→ **Entries taken from a collection**:
start

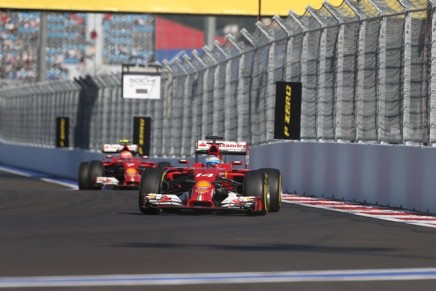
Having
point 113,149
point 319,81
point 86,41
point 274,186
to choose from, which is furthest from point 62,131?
point 86,41

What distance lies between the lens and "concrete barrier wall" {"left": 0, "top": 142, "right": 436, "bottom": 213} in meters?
20.0

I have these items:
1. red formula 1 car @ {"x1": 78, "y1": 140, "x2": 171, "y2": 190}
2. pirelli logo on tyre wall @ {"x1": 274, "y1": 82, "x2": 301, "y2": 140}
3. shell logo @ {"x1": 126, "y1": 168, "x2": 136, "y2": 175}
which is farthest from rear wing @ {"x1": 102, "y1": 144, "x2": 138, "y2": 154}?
pirelli logo on tyre wall @ {"x1": 274, "y1": 82, "x2": 301, "y2": 140}

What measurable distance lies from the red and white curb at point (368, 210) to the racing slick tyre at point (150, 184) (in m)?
2.74

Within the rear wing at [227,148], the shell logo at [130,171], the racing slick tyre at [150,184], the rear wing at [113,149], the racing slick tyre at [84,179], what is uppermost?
the rear wing at [227,148]

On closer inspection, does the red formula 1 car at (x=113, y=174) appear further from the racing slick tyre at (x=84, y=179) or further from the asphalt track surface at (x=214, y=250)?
the asphalt track surface at (x=214, y=250)

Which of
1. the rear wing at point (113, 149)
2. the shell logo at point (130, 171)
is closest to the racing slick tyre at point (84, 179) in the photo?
the shell logo at point (130, 171)

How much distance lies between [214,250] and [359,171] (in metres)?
10.7

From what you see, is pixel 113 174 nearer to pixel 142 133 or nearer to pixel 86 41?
pixel 142 133

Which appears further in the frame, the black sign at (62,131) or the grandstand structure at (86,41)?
the grandstand structure at (86,41)

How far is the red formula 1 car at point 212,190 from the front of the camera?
1822cm

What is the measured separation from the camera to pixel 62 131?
4969cm

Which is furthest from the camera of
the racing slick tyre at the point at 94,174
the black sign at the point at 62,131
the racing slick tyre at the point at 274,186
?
the black sign at the point at 62,131

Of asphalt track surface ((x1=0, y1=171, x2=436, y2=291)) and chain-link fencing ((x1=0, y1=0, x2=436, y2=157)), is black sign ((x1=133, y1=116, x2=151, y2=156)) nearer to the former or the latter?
chain-link fencing ((x1=0, y1=0, x2=436, y2=157))

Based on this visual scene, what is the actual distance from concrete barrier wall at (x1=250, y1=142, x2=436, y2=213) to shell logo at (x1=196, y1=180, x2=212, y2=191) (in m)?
2.94
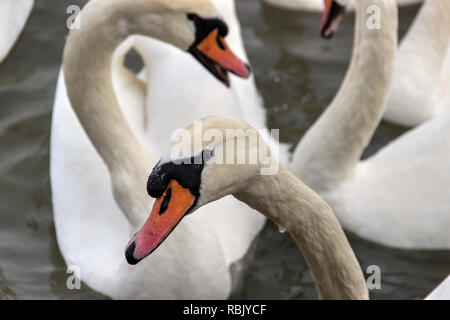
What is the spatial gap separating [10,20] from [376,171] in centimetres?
279

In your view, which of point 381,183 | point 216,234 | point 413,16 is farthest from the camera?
point 413,16

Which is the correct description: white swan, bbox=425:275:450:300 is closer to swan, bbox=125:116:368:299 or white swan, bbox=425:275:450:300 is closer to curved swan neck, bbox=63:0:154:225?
swan, bbox=125:116:368:299

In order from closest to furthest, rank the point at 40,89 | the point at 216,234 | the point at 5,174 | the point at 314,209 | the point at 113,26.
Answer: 1. the point at 314,209
2. the point at 113,26
3. the point at 216,234
4. the point at 5,174
5. the point at 40,89

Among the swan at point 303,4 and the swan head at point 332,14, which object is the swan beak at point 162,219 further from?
the swan at point 303,4

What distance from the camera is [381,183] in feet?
19.5

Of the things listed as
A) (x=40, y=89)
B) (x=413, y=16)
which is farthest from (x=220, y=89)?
(x=413, y=16)

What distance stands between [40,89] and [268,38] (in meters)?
1.73

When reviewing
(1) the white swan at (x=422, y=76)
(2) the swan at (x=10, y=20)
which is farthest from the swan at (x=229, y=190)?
(2) the swan at (x=10, y=20)

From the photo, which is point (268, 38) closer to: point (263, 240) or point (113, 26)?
point (263, 240)

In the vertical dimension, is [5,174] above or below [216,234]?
below

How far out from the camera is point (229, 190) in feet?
12.4

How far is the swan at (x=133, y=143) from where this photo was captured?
4.90 m

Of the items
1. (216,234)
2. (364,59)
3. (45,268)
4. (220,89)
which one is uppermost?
(364,59)

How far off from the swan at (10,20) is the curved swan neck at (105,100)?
2.14 metres
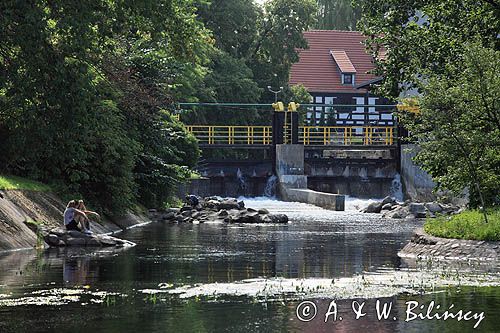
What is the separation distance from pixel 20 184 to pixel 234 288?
15.6m

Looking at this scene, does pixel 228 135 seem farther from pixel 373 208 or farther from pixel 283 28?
pixel 373 208

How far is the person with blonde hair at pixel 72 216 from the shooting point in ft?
102

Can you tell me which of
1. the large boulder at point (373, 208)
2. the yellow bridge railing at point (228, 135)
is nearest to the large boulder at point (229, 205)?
the large boulder at point (373, 208)

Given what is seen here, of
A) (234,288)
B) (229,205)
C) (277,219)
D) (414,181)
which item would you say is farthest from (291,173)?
(234,288)

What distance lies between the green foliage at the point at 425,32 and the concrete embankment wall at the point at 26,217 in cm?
994

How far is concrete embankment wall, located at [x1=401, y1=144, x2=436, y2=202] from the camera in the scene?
61.6m

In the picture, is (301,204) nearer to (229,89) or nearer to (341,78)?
(229,89)

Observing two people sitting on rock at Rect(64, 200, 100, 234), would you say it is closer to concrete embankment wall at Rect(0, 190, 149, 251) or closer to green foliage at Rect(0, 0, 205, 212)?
concrete embankment wall at Rect(0, 190, 149, 251)

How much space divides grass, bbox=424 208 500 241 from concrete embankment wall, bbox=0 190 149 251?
31.6ft

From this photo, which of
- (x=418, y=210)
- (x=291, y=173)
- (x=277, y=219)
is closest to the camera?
(x=277, y=219)

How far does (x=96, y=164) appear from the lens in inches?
1551

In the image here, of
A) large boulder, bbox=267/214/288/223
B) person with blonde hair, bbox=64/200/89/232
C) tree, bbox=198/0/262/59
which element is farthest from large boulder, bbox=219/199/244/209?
tree, bbox=198/0/262/59

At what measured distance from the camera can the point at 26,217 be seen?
30953 millimetres

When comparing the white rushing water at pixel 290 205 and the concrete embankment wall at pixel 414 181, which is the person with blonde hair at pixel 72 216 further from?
the concrete embankment wall at pixel 414 181
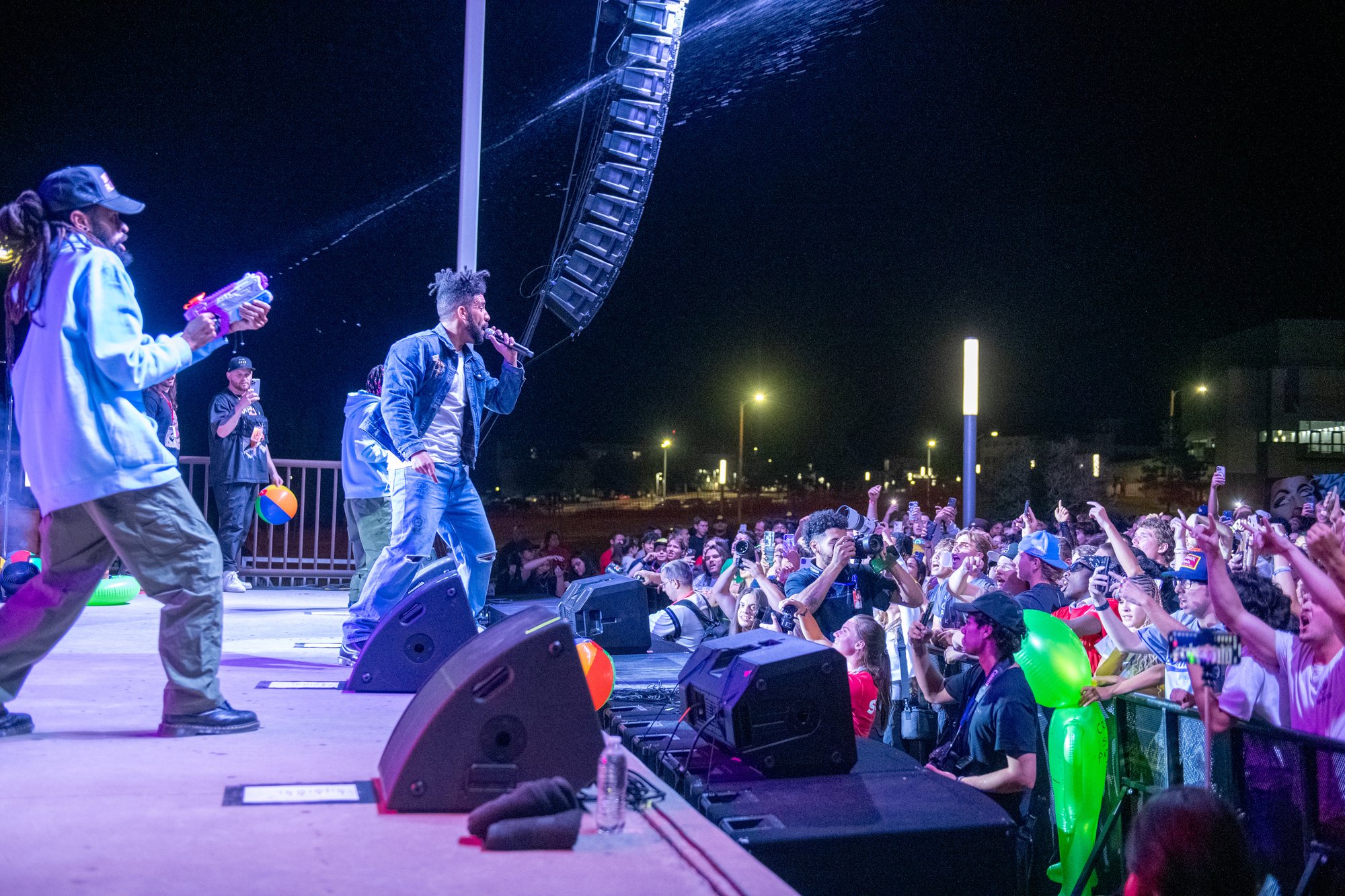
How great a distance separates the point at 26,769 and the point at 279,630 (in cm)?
344

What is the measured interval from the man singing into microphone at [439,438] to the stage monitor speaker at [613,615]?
5.34 feet

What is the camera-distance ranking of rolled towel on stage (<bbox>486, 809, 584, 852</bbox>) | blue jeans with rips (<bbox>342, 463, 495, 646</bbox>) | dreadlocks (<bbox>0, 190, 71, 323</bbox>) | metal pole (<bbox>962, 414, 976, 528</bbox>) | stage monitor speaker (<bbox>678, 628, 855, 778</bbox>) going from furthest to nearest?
1. metal pole (<bbox>962, 414, 976, 528</bbox>)
2. blue jeans with rips (<bbox>342, 463, 495, 646</bbox>)
3. stage monitor speaker (<bbox>678, 628, 855, 778</bbox>)
4. dreadlocks (<bbox>0, 190, 71, 323</bbox>)
5. rolled towel on stage (<bbox>486, 809, 584, 852</bbox>)

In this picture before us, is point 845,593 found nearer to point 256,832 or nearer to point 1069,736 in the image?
point 1069,736

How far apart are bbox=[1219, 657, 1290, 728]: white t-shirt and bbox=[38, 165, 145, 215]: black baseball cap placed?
13.2ft

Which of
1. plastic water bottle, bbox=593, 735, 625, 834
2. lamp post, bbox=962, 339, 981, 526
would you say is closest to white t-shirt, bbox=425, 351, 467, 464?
plastic water bottle, bbox=593, 735, 625, 834

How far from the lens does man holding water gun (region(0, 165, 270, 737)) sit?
9.71 ft

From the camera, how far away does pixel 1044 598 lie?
597cm

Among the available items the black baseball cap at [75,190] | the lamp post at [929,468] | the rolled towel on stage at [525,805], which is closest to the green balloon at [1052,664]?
the rolled towel on stage at [525,805]

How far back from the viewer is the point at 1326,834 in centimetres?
319

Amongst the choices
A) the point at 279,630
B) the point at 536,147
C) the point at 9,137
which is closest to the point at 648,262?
the point at 536,147

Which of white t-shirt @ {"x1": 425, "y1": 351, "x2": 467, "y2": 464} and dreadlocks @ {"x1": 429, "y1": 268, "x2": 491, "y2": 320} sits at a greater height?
dreadlocks @ {"x1": 429, "y1": 268, "x2": 491, "y2": 320}

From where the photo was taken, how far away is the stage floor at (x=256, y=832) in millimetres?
1985

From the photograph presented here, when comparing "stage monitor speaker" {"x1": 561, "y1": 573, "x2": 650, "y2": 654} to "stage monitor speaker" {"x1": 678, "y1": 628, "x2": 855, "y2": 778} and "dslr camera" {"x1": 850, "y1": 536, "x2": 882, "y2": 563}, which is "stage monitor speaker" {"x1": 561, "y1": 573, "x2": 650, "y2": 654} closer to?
"dslr camera" {"x1": 850, "y1": 536, "x2": 882, "y2": 563}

end

→ **Work to be completed**:
Copy the rows from the line with "How much distance" to the line with "5. the point at 40,89", replacing "racing slick tyre" with "racing slick tire" and changing nothing else. Omit the pictures.

→ **The solution**:
How much distance lies between [214,250] and [359,171] (in metres)?
10.7

From what you see, is pixel 113 174 nearer to pixel 142 133 or nearer to pixel 86 41?
pixel 142 133

Which appears further in the frame, the black sign at (62,131) or the grandstand structure at (86,41)?
the grandstand structure at (86,41)

How far is the red formula 1 car at point 212,190 from the front of the camera?
1822cm

What is the measured separation from the camera to pixel 62 131?
4969cm

Which is furthest from the camera of
the racing slick tire at the point at 94,174
the black sign at the point at 62,131
the racing slick tire at the point at 274,186
?
the black sign at the point at 62,131

Of asphalt track surface ((x1=0, y1=171, x2=436, y2=291)) and chain-link fencing ((x1=0, y1=0, x2=436, y2=157)), is black sign ((x1=133, y1=116, x2=151, y2=156)) nearer to the former or the latter?
chain-link fencing ((x1=0, y1=0, x2=436, y2=157))

Based on this visual scene, what is the actual distance from concrete barrier wall at (x1=250, y1=142, x2=436, y2=213) to shell logo at (x1=196, y1=180, x2=212, y2=191) (in m)?
2.94
What is the spatial gap separating [10,20] from [376,171] in centimetres?
279

In your view, which of point 381,183 | point 216,234 | point 413,16 is farthest from the camera?
point 413,16

Which is the correct description: white swan, bbox=425:275:450:300 is closer to swan, bbox=125:116:368:299 or white swan, bbox=425:275:450:300 is closer to curved swan neck, bbox=63:0:154:225?
swan, bbox=125:116:368:299

In order from closest to furthest, rank the point at 40,89 | the point at 216,234 | the point at 5,174 | the point at 314,209 | the point at 113,26.
Answer: 1. the point at 314,209
2. the point at 113,26
3. the point at 216,234
4. the point at 5,174
5. the point at 40,89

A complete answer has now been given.